Instructions to follow =>
Transcribe the part of the commentary on Australian political misinformation below from "One of the most" up to and including "via legacy media.".

Document segment =>
******

One of the most frustrating aspects of following Australian politics is watching the political leadership disseminate misinformation, mainly via legacy media.
As someone who teaches hundreds of law students each year, my particular frustration is that these students have to unlearn so much of this misinformation before we can properly study concepts as basic as rule of law itself.
Every week, the most fundamental mechanics of how law is made, or of democratic theory, or the values of liberalism, are misstated by those who are entrusted with law-making power in a sovereign parliament. These are broadcast far and wide, as the pronouncements of a prime minister or minister (or former prime minister) are inevitably deemed worthy of prominent coverage.
Apart from trashing public debate, this produces cumulative inefficiencies. Every week, I have to allocate class time to debunking ideological nonsense, and economic illiteracy and historical revisionism before we can continue with the core task of learning how the Australian legal system and its law-making arm (the legislature) works.
A sample of the offerings from this week includes Prime Minister Malcolm Turnbull equating vandalism with Stalinism and Energy Minister Josh Frydenberg complaining that power companies are "gaming the system" by maximising profits in a system designed for profit maximisation. It includes serial misinformation offender Peter Dutton, the Minister for Immigration and Border Protection, telling a Sydney shock jock that Government policy goals are "frustrated" by the Australian Constitution.
Because of the moral measure of these terrible people, the smog of these filthy falsehoods clouds our public debate like the disgraceful inaction on coal-fired emissions and nobody in public life has the capacity or political will to shut it down.
Energy Minister Josh Frydenberg admits there's 'no silver bullet' to the nation's power crisis ahead of meetings with retail chiefs pic.twitter.com/Hl5uAxBLD0
— Sky News Australia (@SkyNewsAust) August 29, 2017
Take the idea that corporations pursuing profit maximisation are "gaming the system". That a minister in a neoliberal government is willing to pretend ignorance of how capitalism works is presumably a mark of desperation. Or maybe Frydenberg genuinely does not understand what privatisation entails. If so, he is hardly the right person to be tasked with addressing the inevitable profit maximisation which follows from selling public utilities to private interests.

******

Data extract =>
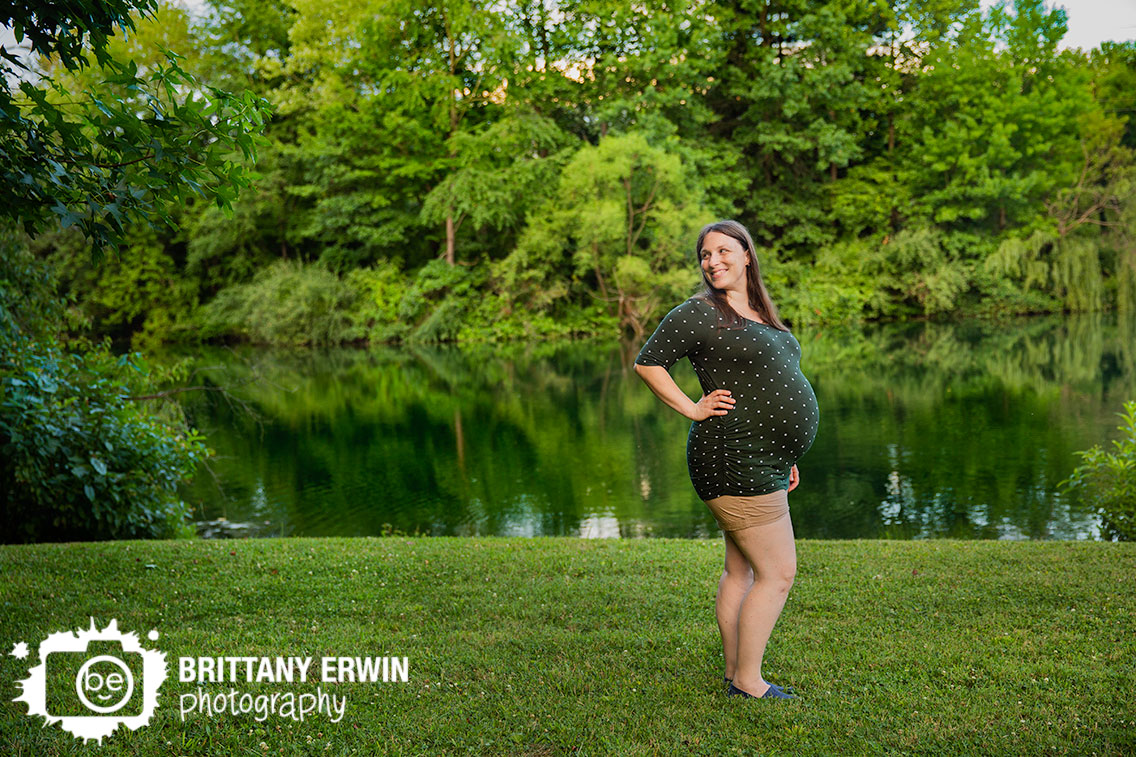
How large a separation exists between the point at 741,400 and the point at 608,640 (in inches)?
56.4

******

Solved problem =>
One of the most frustrating aspects of following Australian politics is watching the political leadership disseminate misinformation, mainly via legacy media.